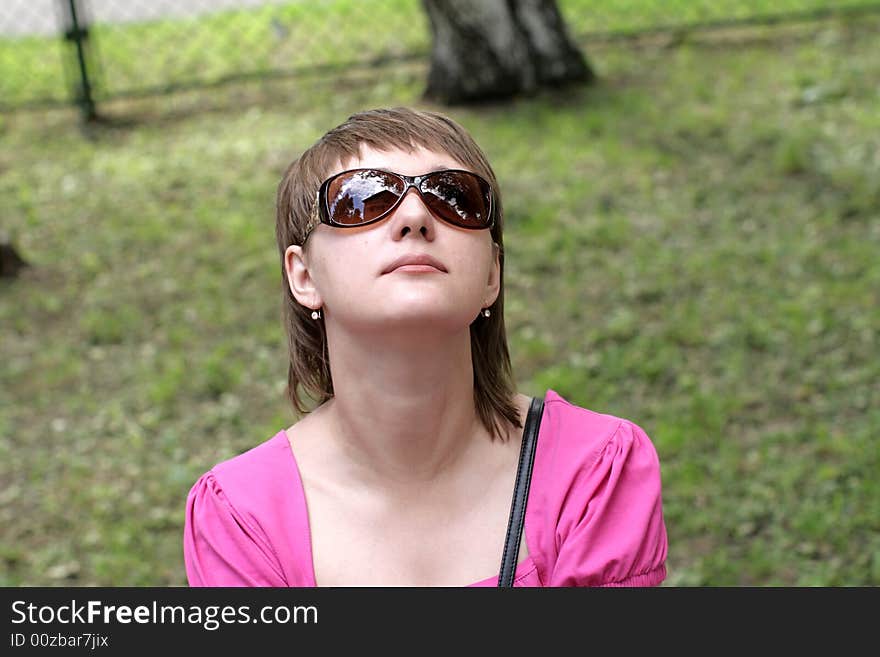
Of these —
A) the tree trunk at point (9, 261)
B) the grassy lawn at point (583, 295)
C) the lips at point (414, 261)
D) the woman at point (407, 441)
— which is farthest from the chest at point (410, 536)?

----

■ What is being asked:
Change "point" to "location" everywhere in the material and write it out again with nothing else altered. Leave out the pictures.

■ Response to the exercise:
Of these —
A) the tree trunk at location (9, 261)
B) the grassy lawn at location (583, 295)
C) the lips at location (414, 261)
D) the woman at location (407, 441)
— which is farthest from the chest at location (410, 536)?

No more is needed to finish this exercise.